Transcribe the rows from the one containing "G.I. Joe Classified Series #179, Wet-Suit" through the one containing "Image Field service", both included, and leave out the pictures.

BEGIN Task inputs

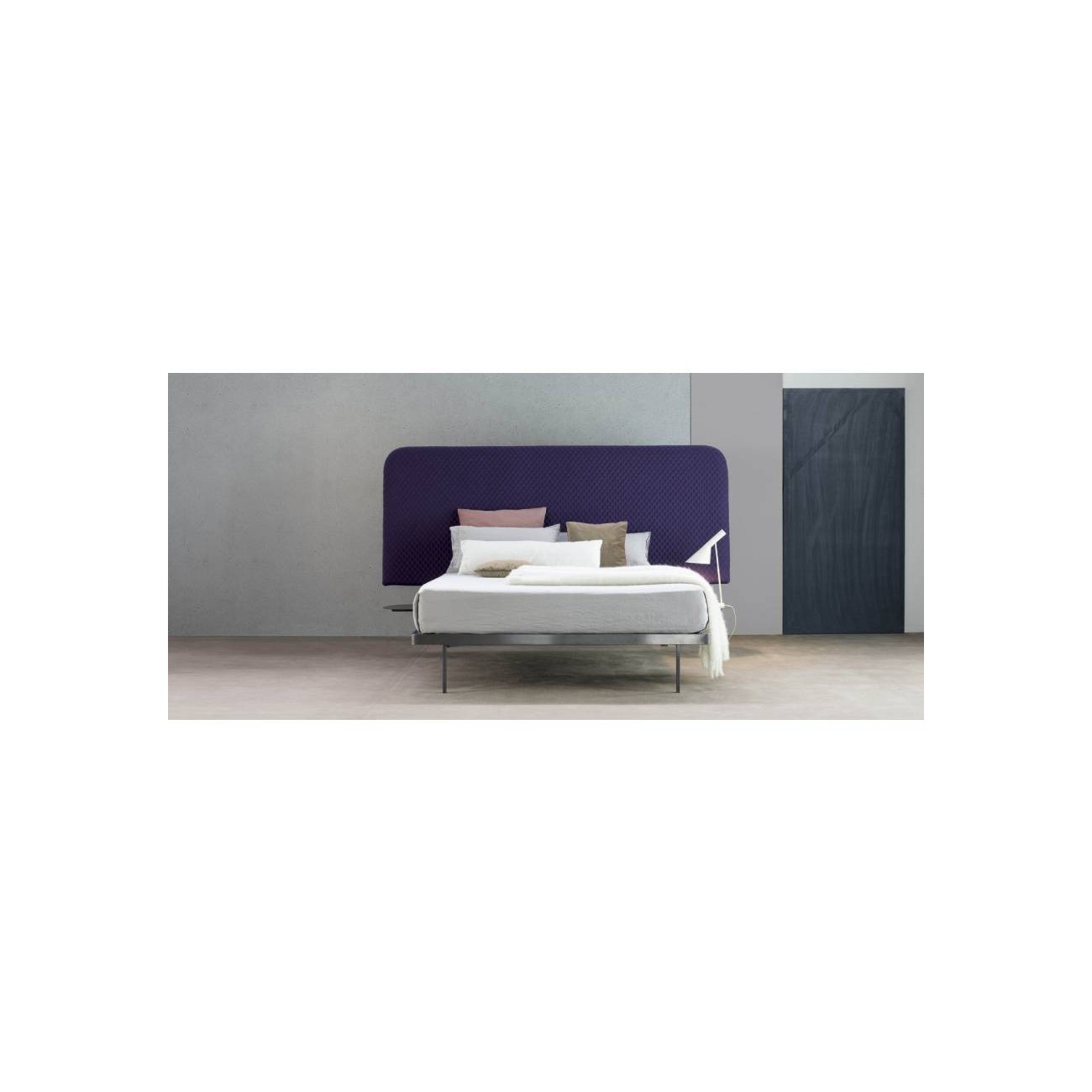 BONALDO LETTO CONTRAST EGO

END Task inputs
BEGIN Task inputs

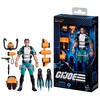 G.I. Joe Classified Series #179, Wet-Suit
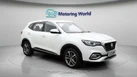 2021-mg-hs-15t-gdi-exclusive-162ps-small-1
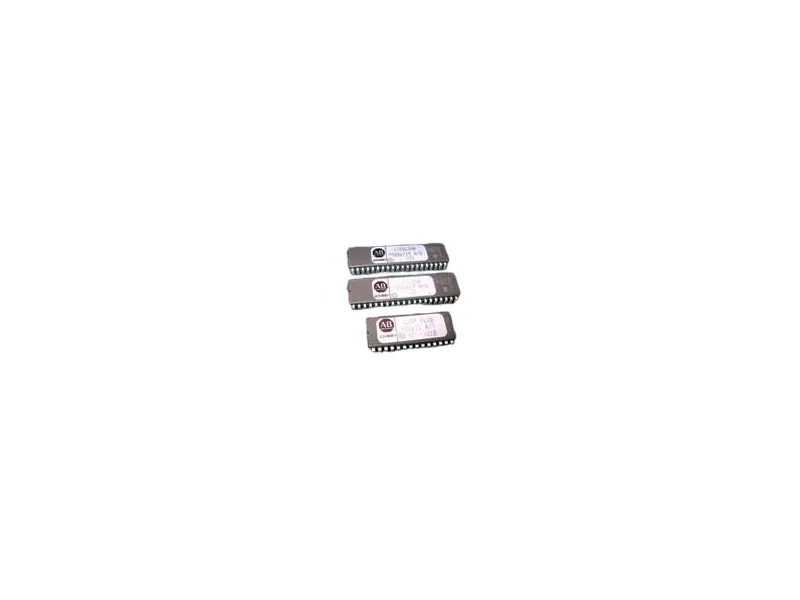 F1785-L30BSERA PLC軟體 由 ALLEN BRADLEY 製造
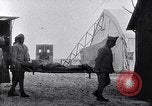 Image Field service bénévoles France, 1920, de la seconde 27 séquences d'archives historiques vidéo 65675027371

END Task inputs

**Answer to this task:**
 G.I. Joe Classified Series #179, Wet-Suit
 2021-mg-hs-15t-gdi-exclusive-162ps-small-1
 F1785-L30BSERA PLC軟體 由 ALLEN BRADLEY 製造
 Image Field service bénévoles France, 1920, de la seconde 27 séquences d'archives historiques vidéo 65675027371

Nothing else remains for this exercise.